> _Requirements_: Rewrite all of the records below with "cabin window" renamed to "cottage window" wherever it occurs. Keep everything else the same.
-- Extracted information start --
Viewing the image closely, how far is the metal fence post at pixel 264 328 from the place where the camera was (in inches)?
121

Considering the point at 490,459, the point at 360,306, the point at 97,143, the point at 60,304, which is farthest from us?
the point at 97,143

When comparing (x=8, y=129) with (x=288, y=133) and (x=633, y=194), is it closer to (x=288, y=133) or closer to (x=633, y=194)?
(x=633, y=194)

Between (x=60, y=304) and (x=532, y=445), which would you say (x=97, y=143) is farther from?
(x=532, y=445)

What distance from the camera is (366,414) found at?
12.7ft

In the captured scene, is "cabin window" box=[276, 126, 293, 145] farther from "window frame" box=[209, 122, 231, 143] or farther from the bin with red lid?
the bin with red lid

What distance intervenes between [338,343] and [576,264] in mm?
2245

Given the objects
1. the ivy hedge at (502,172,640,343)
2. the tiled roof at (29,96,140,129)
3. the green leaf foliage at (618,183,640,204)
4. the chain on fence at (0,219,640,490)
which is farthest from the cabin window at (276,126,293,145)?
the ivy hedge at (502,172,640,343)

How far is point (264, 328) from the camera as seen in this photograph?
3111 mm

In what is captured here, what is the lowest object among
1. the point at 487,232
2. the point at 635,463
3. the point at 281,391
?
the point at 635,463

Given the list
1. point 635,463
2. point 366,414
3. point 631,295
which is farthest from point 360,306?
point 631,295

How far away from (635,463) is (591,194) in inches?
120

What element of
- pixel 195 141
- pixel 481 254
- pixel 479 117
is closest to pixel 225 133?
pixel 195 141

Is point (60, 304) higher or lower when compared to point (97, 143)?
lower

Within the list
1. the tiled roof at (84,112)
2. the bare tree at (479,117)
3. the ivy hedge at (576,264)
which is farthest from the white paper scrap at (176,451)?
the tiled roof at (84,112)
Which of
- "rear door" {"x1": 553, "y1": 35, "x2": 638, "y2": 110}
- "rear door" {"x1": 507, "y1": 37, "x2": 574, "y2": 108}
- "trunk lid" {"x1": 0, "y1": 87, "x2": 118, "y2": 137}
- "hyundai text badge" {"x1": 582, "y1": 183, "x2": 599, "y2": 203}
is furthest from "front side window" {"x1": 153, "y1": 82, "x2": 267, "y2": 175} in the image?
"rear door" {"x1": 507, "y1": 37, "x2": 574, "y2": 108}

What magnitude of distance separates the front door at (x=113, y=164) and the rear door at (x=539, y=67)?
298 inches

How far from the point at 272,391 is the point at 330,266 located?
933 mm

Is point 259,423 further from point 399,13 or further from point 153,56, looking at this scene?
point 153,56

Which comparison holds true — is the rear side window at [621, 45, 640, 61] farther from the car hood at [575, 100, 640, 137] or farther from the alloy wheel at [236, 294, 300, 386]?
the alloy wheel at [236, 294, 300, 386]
-- Extracted information end --
> _Solution_:
Viewing the image closely, how far is the metal fence post at pixel 264 328 from the place where the camera was (in inches)?
121

Considering the point at 490,459, the point at 360,306, the point at 97,143, the point at 60,304, which is farthest from us?
the point at 97,143

When comparing (x=8, y=129) with (x=288, y=133) and (x=633, y=194), is it closer to (x=288, y=133) or closer to (x=633, y=194)?
(x=633, y=194)

Between (x=60, y=304) and (x=532, y=445), which would you say (x=97, y=143) is farther from?
(x=532, y=445)

What distance from the camera is (366,414) found at?
12.7ft

In the captured scene, is "cottage window" box=[276, 126, 293, 145] farther from "window frame" box=[209, 122, 231, 143] or farther from the bin with red lid?
the bin with red lid

What distance intervenes between [338,343] and [576,264] in mm?
2245

Given the objects
1. the ivy hedge at (502,172,640,343)
2. the tiled roof at (29,96,140,129)
3. the green leaf foliage at (618,183,640,204)
4. the chain on fence at (0,219,640,490)
which is farthest from the cottage window at (276,126,293,145)?
the ivy hedge at (502,172,640,343)

How far is point (264, 328) from the camera as seen in this photograph?
3111 mm

In what is captured here, what is the lowest object among
1. the point at 487,232
2. the point at 635,463
3. the point at 281,391
?
the point at 635,463

Given the list
1. point 635,463
2. point 366,414
3. point 631,295
which is farthest from point 360,306?
point 631,295

How far away from (635,463) is (591,194) in inches?
120

What element of
- pixel 195 141
- pixel 481 254
- pixel 479 117
is closest to pixel 225 133?
pixel 195 141

Is point (60, 304) higher or lower when compared to point (97, 143)?
lower

Within the list
1. the tiled roof at (84,112)
2. the bare tree at (479,117)
3. the ivy hedge at (576,264)
which is farthest from the white paper scrap at (176,451)?
the tiled roof at (84,112)
Which of
- "rear door" {"x1": 553, "y1": 35, "x2": 638, "y2": 110}
- "rear door" {"x1": 507, "y1": 37, "x2": 574, "y2": 108}
- "trunk lid" {"x1": 0, "y1": 87, "x2": 118, "y2": 137}
- "hyundai text badge" {"x1": 582, "y1": 183, "x2": 599, "y2": 203}
is furthest from "front side window" {"x1": 153, "y1": 82, "x2": 267, "y2": 175} in the image?
"rear door" {"x1": 507, "y1": 37, "x2": 574, "y2": 108}

What magnitude of distance separates the front door at (x=113, y=164) and the rear door at (x=539, y=67)?
298 inches

How far from the point at 272,391 is the point at 330,266 located?
933 mm

Is point 259,423 further from point 399,13 or further from point 153,56, looking at this scene?
point 153,56

Which comparison holds true — is the rear side window at [621, 45, 640, 61] farther from the car hood at [575, 100, 640, 137] or farther from the alloy wheel at [236, 294, 300, 386]?
the alloy wheel at [236, 294, 300, 386]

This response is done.